If the Rocketeers who are along for the ride weren't from the Tombs, let's not be too hard because they toughen up considerably when locked in behind Mr Vincent. I'm guessing there was a bit of mutual admiration going on here and it pays off in spades.
Sonny burns while others just smoulder and never ignite. Is it really necessary to tell you to hunt it down and buy it? It comes on vinyl and includes a CD version inside. - The Barman
SEMPER FIDELIS - 30 YEARS ANTHOLOGY (1972-2002) - Sonny Vincent (Rockin' Bones)
Playing this massive, 56-track collection all the way through is on par with running through the Stooges "Fun House Complete Sessions" box set without the false starts and repetition. It's a marathon trip but you'll feel good you did it.
A 30-year retrospective of the output of one of punk rock's eternal outsiders, it spans three weighty discs on vinyl. The paper inserts alone are a small cousin of the Saturday edition of the New York Times, exhaustively listing every line-up on every track, and the platters are thick enough to eat off. No wonder it was more than half a decade in the making.
The world is reasonably well served for recent Sonny recordings. The all-star "The Good The Bad The Ugly", the Munster-issued "Hell's Kitchen" and the Testors re-issues are available, even if it involves a trawl through eBay. Earlier albums like "Cocked" and "Roller Coaster" , however, are scarce. not to mention the smattering of singles and vinyl-only offerings. "Semper Fidelis" fills some gaps and includes some surprises. For the uninitiated, it's a perfect starting point.
On the surprise front, there's "Flying", a 1972 song from one of Sonny's earliest bands that's previously unheard and hints at what was to come. "Me, Myself and I" (with Sterling Morrison on guitar and original Cramp Miriam Linna providing tribal drums) is a demo put down for Moe Tucker, whose longtime band included Sonny Vincent. And if you want to get right into the minutiae, there's a 1969 cassette recording message from Sonny to the folks back home from a stint in the US Marine Corps.
"Phantom" is a rarity that shows necessity to be the mother (fucker) of invention: Sonny and then band The Extreme it down in an audio store as a test of a prospective recording equipment purchase and the salesman unwittingly gets a credit as producer.

○ ○ ○

WHAT TO PRODUCE.
Can you extract, word for word, the passage of the Sonny Vincent review that begins at the words "A 30-year retrospective" and stops after "perfect starting point."? The records that come next have no connection to the review of the Sonny Vincent anthology.

○ ○ ○

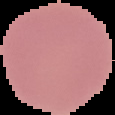
Malaria status: uninfected. From a thin blood film. Image is 115×115 pixels. Segmented cell region on a black background.Identify the cell.
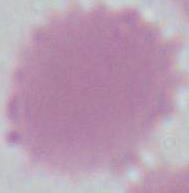
An erythrocyte.

Photomicrograph. Captured at 1000x magnification.Comment on the morphology of the erythrocytes.
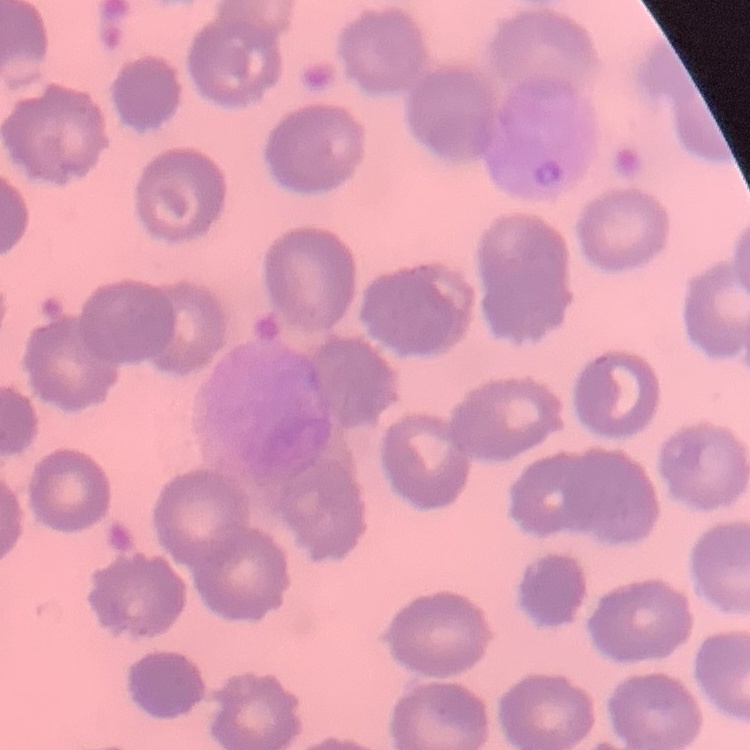

No rouleaux formation.

Summary:
  - Stain: Field's or Giemsa
  - Preparation: thin blood film
  - Image type: one tile cut from a larger photomicrograph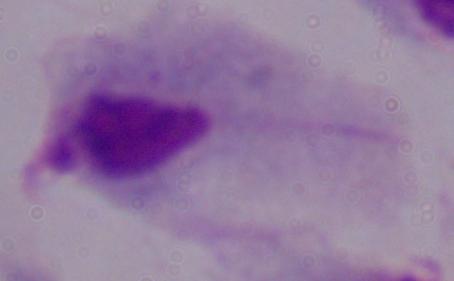

{
  "modality": "micrograph",
  "identification": "trichomonad",
  "magnification": "1000x"
}Assess this cell for malaria.
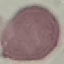

It is uninfected.

Summary:
  - Preparation: thin blood smear
  - Stain: Giemsa
  - Image type: cell patch, automatically extracted from a larger field of view and resized to 64 × 64 pixels
  - Capture: smartphone camera at the microscope eyepieceReport the malaria status of this cell.
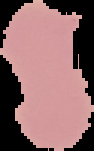
Uninfected.

Segmented cell region on a black background. Image is 94×151 pixels. From a thin blood smear.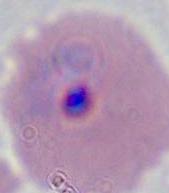 A Plasmodium parasite is shown. Captured at either 400x or 1000x magnification. Micrograph.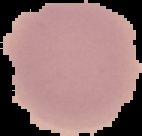
image type = cell region segmented out of the field of view; surrounding area masked to black
preparation = thin blood smear
image size = 142×136 pixels
malaria status = uninfectedEvaluate for Plasmodium parasites.
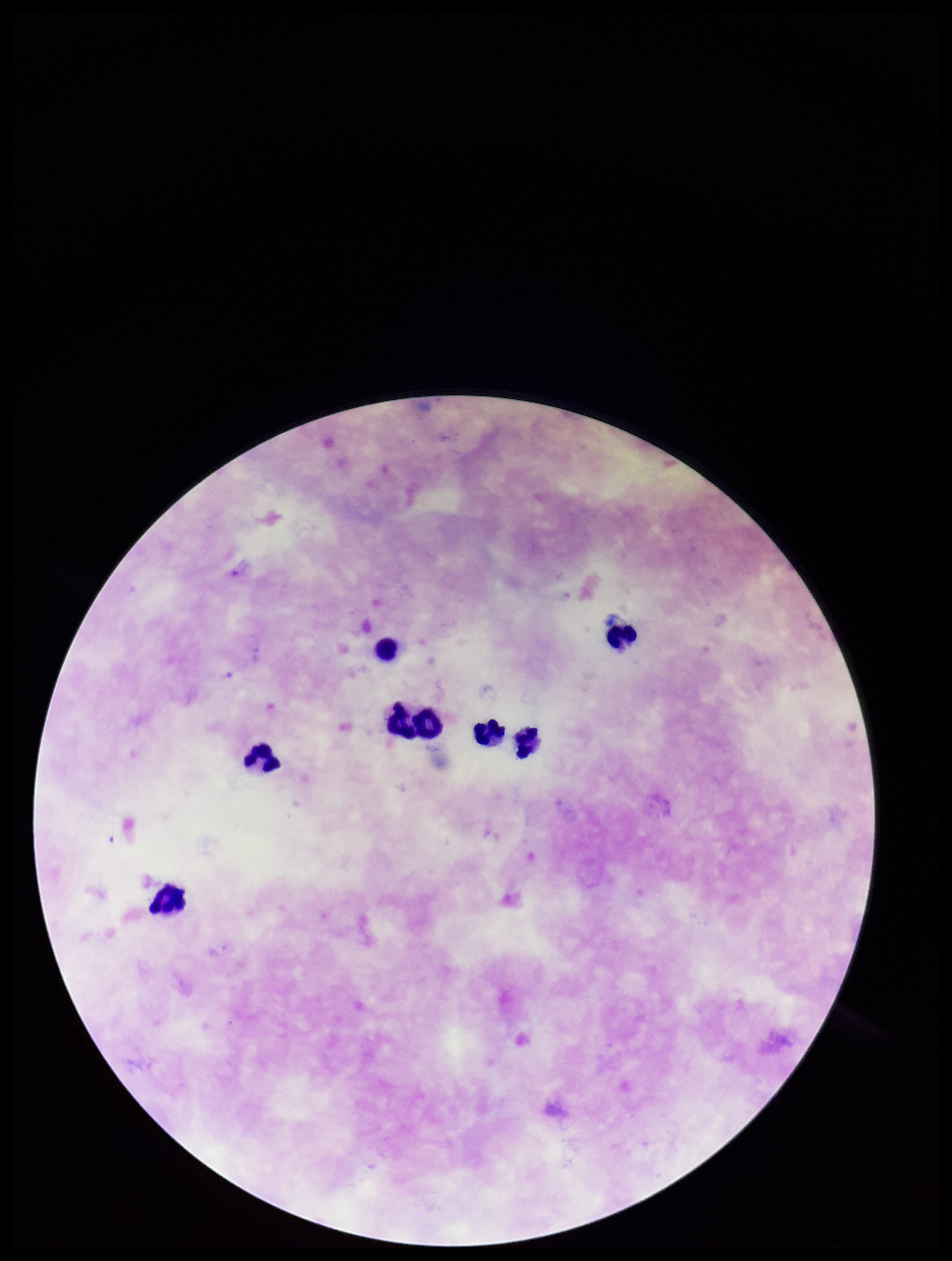
None identified.

Summary:
  - Field of view: one from this slide
  - Patient malaria status: infected
  - Preparation: thick smear
  - Image size: 952×1261 pixels
  - Parasite count: 0
  - Stain: Giemsa
  - Species reported for this patient: Plasmodium falciparum
  - Capture: smartphone photograph through the microscope eyepiece
  - Leukocyte count: 8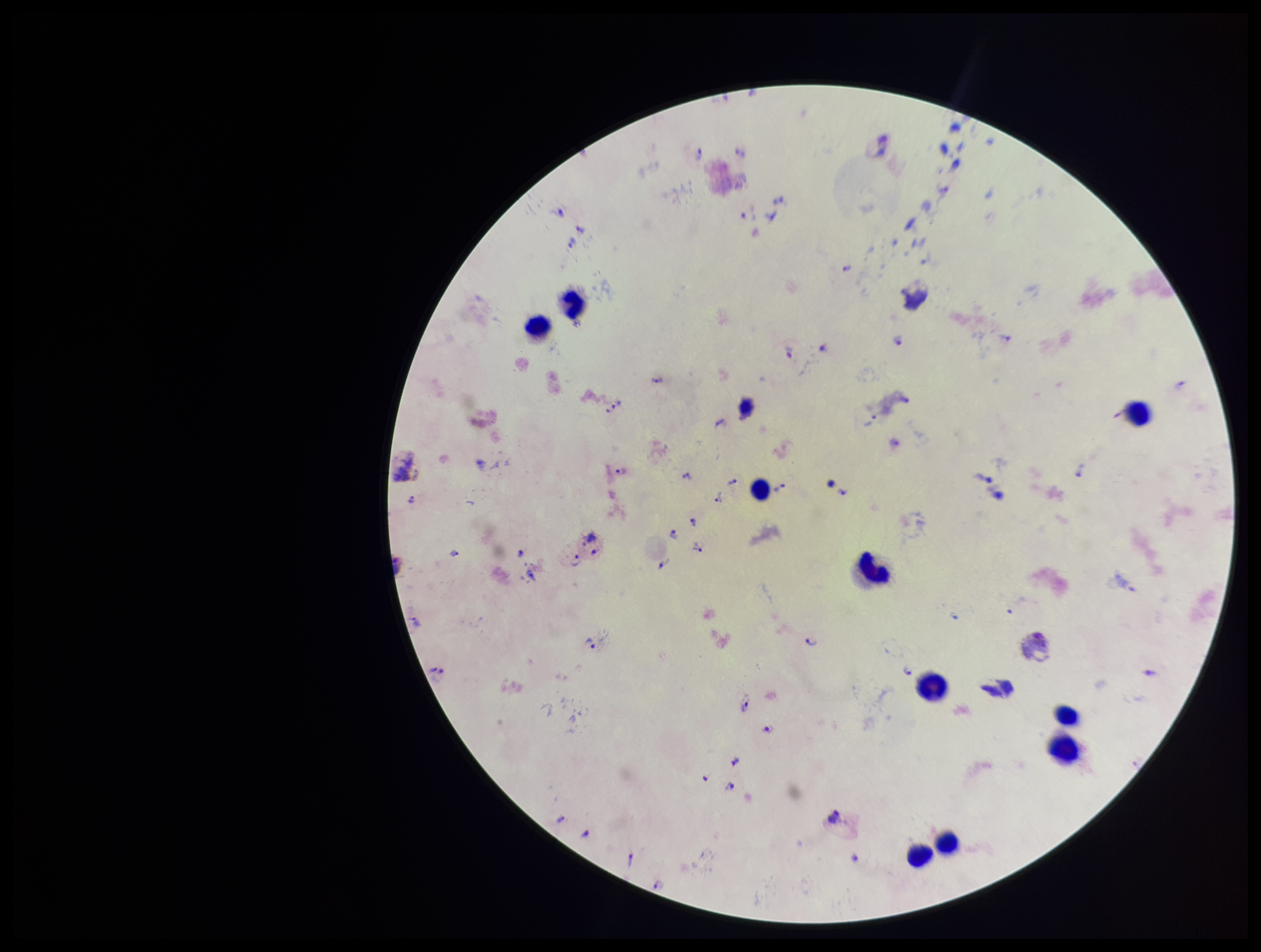

Summary:
  - Preparation: thick smear
  - Stain: Giemsa
  - Capture: smartphone photograph through the microscope eyepiece
  - Image size: 1261×952 pixels
  - Parasite count: 47
  - Field of view: one from this slide
  - Plasmodium parasites: seen
  - Species reported for this patient: Plasmodium vivax
  - Patient malaria status: positive
  - Leukocyte count: 10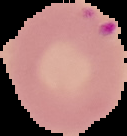
Cell region segmented out of the field of view; the surrounding area is masked to black. From a thin blood film. Image is 127×136 pixels. Result: Plasmodium parasites detected.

○ ○ ○

WRITTEN REPLY.
A 30-year retrospective of the output of one of punk rock's eternal outsiders, it spans three weighty discs on vinyl. The paper inserts alone are a small cousin of the Saturday edition of the New York Times, exhaustively listing every line-up on every track, and the platters are thick enough to eat off. No wonder it was more than half a decade in the making.
The world is reasonably well served for recent Sonny recordings. The all-star "The Good The Bad The Ugly", the Munster-issued "Hell's Kitchen" and the Testors re-issues are available, even if it involves a trawl through eBay. Earlier albums like "Cocked" and "Roller Coaster" , however, are scarce. not to mention the smattering of singles and vinyl-only offerings. "Semper Fidelis" fills some gaps and includes some surprises. For the uninitiated, it's a perfect starting point.